> _Exercise objective_: Start with the line containing "How far in the" and write out each line through the end of the listing, exactly as given.

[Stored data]

== == ==

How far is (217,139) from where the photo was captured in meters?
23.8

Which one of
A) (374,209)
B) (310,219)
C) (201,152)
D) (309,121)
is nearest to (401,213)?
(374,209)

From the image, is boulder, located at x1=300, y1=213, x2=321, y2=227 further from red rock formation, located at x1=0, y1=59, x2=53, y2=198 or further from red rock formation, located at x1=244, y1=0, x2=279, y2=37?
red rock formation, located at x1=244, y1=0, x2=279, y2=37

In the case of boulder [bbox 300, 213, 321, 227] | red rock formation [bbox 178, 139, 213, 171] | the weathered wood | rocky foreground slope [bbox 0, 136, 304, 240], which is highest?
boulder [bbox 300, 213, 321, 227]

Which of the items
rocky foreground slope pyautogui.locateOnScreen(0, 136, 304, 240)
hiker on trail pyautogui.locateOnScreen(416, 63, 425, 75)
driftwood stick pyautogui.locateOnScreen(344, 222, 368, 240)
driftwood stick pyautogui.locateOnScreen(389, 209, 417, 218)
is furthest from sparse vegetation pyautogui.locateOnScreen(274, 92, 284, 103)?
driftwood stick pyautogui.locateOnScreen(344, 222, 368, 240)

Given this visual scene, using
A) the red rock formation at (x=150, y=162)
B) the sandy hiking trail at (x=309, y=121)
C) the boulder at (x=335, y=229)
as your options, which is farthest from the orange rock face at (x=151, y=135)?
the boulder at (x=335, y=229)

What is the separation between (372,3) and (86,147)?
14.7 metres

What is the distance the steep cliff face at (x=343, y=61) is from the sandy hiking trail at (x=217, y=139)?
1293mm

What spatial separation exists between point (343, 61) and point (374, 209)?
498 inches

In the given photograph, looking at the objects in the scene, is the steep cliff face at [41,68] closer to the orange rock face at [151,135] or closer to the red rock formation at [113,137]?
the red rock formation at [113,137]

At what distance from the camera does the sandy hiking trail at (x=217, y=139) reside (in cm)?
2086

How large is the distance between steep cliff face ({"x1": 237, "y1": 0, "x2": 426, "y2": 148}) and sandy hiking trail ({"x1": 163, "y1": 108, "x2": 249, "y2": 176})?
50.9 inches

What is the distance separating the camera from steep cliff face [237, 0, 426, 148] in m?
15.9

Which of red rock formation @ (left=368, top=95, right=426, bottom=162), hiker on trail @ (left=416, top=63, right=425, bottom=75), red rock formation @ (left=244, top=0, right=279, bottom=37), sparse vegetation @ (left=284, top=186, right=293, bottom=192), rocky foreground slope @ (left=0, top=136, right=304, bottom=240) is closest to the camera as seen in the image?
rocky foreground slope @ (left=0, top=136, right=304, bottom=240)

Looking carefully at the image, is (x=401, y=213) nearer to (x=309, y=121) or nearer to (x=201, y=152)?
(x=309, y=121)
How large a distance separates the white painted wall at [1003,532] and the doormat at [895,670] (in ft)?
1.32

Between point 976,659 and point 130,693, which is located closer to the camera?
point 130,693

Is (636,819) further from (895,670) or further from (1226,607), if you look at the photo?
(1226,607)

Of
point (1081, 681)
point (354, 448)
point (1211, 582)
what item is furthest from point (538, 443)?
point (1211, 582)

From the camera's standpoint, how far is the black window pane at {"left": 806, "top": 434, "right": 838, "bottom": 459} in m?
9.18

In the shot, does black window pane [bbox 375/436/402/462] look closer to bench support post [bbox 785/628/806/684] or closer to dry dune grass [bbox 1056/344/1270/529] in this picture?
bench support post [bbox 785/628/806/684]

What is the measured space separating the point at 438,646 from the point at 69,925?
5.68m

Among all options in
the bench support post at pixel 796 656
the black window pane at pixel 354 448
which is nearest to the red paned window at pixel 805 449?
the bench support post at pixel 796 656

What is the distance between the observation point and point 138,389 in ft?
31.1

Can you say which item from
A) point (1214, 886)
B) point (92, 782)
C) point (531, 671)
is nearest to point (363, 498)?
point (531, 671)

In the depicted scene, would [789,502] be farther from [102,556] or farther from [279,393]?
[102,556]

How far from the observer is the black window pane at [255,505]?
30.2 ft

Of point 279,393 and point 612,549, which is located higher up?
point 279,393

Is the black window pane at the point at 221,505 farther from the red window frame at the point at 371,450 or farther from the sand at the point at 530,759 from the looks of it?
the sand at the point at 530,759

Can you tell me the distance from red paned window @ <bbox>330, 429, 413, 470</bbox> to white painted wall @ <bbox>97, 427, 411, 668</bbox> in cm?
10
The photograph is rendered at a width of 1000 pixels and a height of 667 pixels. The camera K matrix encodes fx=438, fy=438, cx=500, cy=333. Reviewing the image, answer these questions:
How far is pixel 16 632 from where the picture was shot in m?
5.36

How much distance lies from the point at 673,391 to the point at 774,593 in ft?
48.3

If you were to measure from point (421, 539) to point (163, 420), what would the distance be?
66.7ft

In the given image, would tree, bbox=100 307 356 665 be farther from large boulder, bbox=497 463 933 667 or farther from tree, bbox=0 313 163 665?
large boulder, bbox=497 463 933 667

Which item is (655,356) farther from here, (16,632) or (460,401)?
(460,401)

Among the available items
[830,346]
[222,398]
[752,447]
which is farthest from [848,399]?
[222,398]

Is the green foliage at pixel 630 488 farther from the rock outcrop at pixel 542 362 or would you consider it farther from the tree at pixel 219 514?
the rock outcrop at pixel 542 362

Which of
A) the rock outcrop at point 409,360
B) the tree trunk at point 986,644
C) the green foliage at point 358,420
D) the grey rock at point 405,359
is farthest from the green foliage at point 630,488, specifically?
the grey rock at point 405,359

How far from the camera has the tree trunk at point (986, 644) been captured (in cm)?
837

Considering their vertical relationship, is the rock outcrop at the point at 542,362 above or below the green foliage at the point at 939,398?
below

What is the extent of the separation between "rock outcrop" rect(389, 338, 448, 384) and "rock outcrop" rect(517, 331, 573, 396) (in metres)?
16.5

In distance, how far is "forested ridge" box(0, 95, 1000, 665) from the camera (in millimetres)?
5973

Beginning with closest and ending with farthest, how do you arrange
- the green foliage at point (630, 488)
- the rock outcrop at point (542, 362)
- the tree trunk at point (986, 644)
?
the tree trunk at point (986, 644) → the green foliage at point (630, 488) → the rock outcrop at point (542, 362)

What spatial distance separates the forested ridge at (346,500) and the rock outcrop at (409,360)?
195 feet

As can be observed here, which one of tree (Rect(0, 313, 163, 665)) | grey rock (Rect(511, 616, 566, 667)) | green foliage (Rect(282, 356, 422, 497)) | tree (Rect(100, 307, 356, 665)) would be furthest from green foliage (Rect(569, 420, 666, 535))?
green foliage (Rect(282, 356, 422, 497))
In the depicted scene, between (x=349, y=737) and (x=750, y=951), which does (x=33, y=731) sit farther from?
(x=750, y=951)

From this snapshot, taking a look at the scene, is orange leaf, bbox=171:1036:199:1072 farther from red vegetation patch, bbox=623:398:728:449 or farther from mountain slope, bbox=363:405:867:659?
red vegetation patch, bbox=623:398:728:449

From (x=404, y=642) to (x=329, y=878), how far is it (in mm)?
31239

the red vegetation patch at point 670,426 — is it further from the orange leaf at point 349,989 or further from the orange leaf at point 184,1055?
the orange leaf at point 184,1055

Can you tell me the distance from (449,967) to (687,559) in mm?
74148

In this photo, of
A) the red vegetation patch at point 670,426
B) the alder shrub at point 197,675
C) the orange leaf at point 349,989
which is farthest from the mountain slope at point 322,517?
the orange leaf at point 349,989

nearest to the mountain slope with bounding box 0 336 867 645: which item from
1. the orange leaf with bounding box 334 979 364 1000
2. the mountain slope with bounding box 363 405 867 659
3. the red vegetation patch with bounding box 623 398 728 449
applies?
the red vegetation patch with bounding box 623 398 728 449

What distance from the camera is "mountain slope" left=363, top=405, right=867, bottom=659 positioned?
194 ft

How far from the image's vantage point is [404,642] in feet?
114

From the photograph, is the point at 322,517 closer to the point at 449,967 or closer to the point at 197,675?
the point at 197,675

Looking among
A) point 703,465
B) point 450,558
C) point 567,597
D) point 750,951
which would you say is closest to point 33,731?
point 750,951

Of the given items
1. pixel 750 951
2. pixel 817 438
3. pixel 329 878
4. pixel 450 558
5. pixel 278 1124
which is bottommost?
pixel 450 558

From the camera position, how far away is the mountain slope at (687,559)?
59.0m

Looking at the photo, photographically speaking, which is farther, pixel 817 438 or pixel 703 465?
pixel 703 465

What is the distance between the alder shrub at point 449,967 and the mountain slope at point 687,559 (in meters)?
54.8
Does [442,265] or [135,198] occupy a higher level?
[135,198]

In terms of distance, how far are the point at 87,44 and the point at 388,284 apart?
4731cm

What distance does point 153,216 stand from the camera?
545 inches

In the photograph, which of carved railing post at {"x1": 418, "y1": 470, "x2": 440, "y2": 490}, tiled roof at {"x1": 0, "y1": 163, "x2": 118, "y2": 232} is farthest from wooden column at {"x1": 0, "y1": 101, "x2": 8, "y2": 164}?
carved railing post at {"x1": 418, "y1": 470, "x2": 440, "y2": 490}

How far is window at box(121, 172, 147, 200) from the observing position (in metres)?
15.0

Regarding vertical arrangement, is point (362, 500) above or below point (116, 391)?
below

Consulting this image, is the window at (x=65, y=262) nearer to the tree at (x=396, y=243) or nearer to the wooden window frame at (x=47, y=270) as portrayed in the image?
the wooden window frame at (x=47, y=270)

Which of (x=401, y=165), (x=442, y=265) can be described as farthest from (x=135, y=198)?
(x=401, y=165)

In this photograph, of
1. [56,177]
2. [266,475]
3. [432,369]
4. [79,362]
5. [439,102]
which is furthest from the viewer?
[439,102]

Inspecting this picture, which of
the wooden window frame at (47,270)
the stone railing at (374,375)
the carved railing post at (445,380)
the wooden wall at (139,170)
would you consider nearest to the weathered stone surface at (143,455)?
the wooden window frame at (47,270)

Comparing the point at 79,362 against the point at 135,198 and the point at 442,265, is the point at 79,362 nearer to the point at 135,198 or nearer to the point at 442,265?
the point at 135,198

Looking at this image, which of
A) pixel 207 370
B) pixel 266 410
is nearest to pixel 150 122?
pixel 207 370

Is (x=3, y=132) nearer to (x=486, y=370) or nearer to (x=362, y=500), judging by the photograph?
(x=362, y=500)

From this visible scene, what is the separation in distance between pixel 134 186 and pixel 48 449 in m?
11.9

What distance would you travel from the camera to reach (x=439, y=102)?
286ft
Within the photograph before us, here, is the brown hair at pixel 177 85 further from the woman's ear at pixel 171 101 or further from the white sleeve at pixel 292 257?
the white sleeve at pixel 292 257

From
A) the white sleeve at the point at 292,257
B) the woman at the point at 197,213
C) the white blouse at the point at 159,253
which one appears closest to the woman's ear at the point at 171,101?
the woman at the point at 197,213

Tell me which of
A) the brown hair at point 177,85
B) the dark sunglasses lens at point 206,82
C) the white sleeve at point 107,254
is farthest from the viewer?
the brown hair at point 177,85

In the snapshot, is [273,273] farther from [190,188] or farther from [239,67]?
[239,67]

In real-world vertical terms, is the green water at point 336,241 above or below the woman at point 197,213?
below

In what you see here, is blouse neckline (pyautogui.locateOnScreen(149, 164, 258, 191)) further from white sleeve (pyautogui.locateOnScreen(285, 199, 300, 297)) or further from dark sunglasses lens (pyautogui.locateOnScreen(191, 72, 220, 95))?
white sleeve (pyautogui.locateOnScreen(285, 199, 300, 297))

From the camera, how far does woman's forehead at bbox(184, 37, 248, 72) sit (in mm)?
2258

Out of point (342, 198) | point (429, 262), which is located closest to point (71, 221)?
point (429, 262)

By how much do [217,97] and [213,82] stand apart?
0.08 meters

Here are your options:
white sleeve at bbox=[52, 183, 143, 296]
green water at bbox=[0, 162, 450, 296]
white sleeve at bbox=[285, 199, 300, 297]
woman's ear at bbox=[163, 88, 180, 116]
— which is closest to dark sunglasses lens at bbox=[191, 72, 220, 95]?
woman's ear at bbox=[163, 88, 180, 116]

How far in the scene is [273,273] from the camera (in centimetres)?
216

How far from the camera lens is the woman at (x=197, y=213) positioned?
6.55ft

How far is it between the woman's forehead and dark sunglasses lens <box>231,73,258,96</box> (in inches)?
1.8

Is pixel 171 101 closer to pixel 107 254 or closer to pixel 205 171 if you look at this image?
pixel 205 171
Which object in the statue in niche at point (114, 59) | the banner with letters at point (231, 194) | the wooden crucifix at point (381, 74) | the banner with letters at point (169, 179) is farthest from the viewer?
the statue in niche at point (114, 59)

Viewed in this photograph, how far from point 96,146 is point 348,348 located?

== == ==

> _Correct answer_:
How far in the scene is [273,273] from the camera (in centimetres)?
216

How far from the camera lens is the woman at (x=197, y=213) positioned?
6.55ft

How far is it between the woman's forehead and dark sunglasses lens <box>231,73,258,96</box> (in inches)?
1.8

Is pixel 171 101 closer to pixel 107 254 or closer to pixel 205 171 if you look at this image?
pixel 205 171
Which object in the statue in niche at point (114, 59) | the banner with letters at point (231, 194) | the wooden crucifix at point (381, 74) | the banner with letters at point (169, 179) is farthest from the viewer?
the statue in niche at point (114, 59)

Viewed in this photograph, how far from point 96,146 is point 348,348 located?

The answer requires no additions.